**DOCUMENT PASSAGE:**
The Ultimate Guide to Playing with Your Child

The ultimate guide to playing with your kids

What should I play with my child?

For the most part, follow your child’s lead and interests.  

These could range from building blocks, Legos, playing ball, dress up and role-play, but these are as varied as they are individual to each child.

However, when you are stuck and don’t know what to play, there are a few staples that almost all children like.

Roughhousing

Roughhousing is an important way of allowing your child to let off steam in a positive and safe environment.  Pillow fighting would be classed as roughousing as would tickling and chasing games.  

Children love running away or hiding from the ‘monster’, shrieking to their heart’s content at the possibility of being caught.  Always be attuned to the child’s feelings and emotions, and know when to stop.  One child’s version of paradise, can be another’s version of hell.

Team Games

If there are a few children to play with, team games can be a fun way to involve most if not all of them.  

There are many known ball sports that can be played with more than 2 or 3 players as well as traditional games such as Hide and Go Seek or Tag. Some examples of team games can be football, baseball, basketball, capture the flag and stick in the mud.

If you want to allow the game to be more open ended, get the children to decide on the rules of a brand new game.  

Family Card or Board Games

Introduce your child to your favorite card games or board games and make this a weekly event so it becomes a family tradition.  

Card and board games can be a great source of entertainment and fun, as well as teaching valuable lessons such as determination, perseverance and hope!  

Some games require specific skills such as math skills or reading and interpretation skills.  Others require strategies and problem solving capability but all can be developed in a fun and relaxed environment.

**INFORMATION SHOWN:**
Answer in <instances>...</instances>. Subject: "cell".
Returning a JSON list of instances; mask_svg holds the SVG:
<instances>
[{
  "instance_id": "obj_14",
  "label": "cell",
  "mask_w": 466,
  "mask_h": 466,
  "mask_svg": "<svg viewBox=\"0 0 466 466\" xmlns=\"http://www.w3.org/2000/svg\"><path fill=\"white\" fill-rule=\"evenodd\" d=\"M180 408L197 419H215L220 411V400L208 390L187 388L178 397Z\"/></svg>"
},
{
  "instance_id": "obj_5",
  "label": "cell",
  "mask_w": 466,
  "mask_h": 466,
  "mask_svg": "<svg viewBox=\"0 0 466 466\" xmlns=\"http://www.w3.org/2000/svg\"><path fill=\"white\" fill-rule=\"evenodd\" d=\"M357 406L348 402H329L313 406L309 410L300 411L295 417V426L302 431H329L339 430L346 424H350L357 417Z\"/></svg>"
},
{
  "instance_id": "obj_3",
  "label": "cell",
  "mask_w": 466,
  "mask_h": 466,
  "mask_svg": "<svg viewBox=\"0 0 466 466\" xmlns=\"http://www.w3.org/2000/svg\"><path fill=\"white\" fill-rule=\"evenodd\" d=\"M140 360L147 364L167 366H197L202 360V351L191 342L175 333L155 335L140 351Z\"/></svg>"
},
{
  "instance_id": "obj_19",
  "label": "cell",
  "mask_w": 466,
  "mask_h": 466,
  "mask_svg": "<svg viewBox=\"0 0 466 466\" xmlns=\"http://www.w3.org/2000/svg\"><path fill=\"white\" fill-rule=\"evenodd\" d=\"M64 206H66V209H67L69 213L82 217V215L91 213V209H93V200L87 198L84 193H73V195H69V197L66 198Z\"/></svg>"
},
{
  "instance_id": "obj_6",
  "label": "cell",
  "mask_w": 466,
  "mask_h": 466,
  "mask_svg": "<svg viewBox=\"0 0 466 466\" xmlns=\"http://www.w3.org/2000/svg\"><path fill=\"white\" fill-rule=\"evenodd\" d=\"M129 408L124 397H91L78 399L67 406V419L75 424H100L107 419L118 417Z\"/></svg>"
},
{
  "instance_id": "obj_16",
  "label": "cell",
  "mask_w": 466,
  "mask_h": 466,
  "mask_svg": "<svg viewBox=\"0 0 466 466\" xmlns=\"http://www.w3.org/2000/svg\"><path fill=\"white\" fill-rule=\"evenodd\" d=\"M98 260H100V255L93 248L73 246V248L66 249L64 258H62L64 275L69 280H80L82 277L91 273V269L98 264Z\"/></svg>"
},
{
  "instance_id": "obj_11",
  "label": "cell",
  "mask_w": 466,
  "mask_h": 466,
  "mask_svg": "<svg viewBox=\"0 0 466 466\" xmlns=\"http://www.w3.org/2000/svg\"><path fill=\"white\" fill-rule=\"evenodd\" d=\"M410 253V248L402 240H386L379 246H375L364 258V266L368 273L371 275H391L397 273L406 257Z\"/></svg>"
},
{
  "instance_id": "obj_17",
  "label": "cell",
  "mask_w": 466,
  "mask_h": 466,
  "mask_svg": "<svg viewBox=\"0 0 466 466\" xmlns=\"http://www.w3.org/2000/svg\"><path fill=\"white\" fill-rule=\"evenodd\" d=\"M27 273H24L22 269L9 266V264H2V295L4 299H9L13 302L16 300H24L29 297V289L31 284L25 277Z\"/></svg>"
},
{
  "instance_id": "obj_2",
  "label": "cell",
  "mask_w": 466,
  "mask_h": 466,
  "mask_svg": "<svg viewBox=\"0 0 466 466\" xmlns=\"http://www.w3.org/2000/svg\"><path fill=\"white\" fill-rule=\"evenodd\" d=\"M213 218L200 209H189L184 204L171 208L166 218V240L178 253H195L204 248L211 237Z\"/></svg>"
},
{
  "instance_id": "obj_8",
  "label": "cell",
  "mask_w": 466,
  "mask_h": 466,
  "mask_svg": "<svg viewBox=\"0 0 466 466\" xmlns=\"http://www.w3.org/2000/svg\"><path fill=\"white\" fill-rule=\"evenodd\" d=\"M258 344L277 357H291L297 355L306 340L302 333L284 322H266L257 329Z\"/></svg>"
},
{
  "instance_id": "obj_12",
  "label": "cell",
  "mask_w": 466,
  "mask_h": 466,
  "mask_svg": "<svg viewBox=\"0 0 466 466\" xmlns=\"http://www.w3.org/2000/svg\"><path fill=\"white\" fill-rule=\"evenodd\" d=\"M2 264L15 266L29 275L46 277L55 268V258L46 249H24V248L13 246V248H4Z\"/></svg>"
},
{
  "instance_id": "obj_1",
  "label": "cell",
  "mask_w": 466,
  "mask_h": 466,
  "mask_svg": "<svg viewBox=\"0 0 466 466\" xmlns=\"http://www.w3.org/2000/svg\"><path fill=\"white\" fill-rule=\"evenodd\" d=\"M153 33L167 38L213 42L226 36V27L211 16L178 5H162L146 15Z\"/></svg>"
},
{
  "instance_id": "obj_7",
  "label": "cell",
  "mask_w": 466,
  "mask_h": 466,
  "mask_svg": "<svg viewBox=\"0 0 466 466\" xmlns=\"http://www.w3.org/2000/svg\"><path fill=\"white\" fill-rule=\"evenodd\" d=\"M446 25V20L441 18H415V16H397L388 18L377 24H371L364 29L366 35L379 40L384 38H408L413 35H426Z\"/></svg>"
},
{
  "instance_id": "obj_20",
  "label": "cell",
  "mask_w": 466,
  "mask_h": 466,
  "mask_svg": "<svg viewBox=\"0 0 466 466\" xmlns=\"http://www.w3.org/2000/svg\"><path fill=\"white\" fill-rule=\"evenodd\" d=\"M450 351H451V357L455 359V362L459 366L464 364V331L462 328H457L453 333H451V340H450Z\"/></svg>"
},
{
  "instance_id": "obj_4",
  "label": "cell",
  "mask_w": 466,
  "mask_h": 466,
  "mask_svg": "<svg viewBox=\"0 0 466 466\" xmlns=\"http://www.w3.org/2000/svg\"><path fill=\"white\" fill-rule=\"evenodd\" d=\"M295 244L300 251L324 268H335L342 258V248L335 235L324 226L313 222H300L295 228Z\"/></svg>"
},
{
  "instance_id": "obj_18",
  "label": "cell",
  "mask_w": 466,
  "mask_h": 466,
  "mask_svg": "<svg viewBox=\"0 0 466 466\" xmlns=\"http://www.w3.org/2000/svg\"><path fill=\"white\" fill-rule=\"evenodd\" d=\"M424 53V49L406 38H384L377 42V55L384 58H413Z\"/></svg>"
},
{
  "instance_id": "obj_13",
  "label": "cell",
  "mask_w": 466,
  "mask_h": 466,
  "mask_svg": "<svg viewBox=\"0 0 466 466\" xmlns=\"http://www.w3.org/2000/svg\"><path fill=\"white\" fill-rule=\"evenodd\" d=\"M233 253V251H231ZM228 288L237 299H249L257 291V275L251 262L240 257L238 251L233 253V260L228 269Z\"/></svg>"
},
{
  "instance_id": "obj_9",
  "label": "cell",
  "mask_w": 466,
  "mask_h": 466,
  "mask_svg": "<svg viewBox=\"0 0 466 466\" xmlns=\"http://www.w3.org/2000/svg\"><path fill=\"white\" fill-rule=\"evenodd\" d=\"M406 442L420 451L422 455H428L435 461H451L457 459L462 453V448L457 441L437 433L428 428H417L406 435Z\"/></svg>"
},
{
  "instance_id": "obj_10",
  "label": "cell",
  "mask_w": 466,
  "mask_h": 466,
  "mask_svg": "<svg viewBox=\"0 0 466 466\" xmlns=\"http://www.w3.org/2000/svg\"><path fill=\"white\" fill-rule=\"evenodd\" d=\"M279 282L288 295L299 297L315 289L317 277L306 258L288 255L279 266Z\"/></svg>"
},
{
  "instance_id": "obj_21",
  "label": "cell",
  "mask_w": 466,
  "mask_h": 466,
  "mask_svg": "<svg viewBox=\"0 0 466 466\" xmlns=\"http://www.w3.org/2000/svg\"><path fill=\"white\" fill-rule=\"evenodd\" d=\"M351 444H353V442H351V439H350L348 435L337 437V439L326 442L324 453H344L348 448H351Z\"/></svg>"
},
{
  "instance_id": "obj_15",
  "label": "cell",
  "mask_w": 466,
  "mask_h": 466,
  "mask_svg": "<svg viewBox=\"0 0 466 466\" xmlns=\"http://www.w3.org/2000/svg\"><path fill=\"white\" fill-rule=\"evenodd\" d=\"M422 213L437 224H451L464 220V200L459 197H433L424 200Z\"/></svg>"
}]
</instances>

**DESCRIPTION OF THE TASK:**
Return the full guide to playing with your child word for word. Work only from the text about playing with your child.

**PROBLEM SOLUTION:**
The Ultimate Guide to Playing with Your Child

The ultimate guide to playing with your kids

What should I play with my child?

For the most part, follow your child’s lead and interests.  

These could range from building blocks, Legos, playing ball, dress up and role-play, but these are as varied as they are individual to each child.

However, when you are stuck and don’t know what to play, there are a few staples that almost all children like.

Roughhousing

Roughhousing is an important way of allowing your child to let off steam in a positive and safe environment.  Pillow fighting would be classed as roughousing as would tickling and chasing games.  

Children love running away or hiding from the ‘monster’, shrieking to their heart’s content at the possibility of being caught.  Always be attuned to the child’s feelings and emotions, and know when to stop.  One child’s version of paradise, can be another’s version of hell.

Team Games

If there are a few children to play with, team games can be a fun way to involve most if not all of them.  

There are many known ball sports that can be played with more than 2 or 3 players as well as traditional games such as Hide and Go Seek or Tag. Some examples of team games can be football, baseball, basketball, capture the flag and stick in the mud.

If you want to allow the game to be more open ended, get the children to decide on the rules of a brand new game.  

Family Card or Board Games

Introduce your child to your favorite card games or board games and make this a weekly event so it becomes a family tradition.  

Card and board games can be a great source of entertainment and fun, as well as teaching valuable lessons such as determination, perseverance and hope!  

Some games require specific skills such as math skills or reading and interpretation skills.  Others require strategies and problem solving capability but all can be developed in a fun and relaxed environment.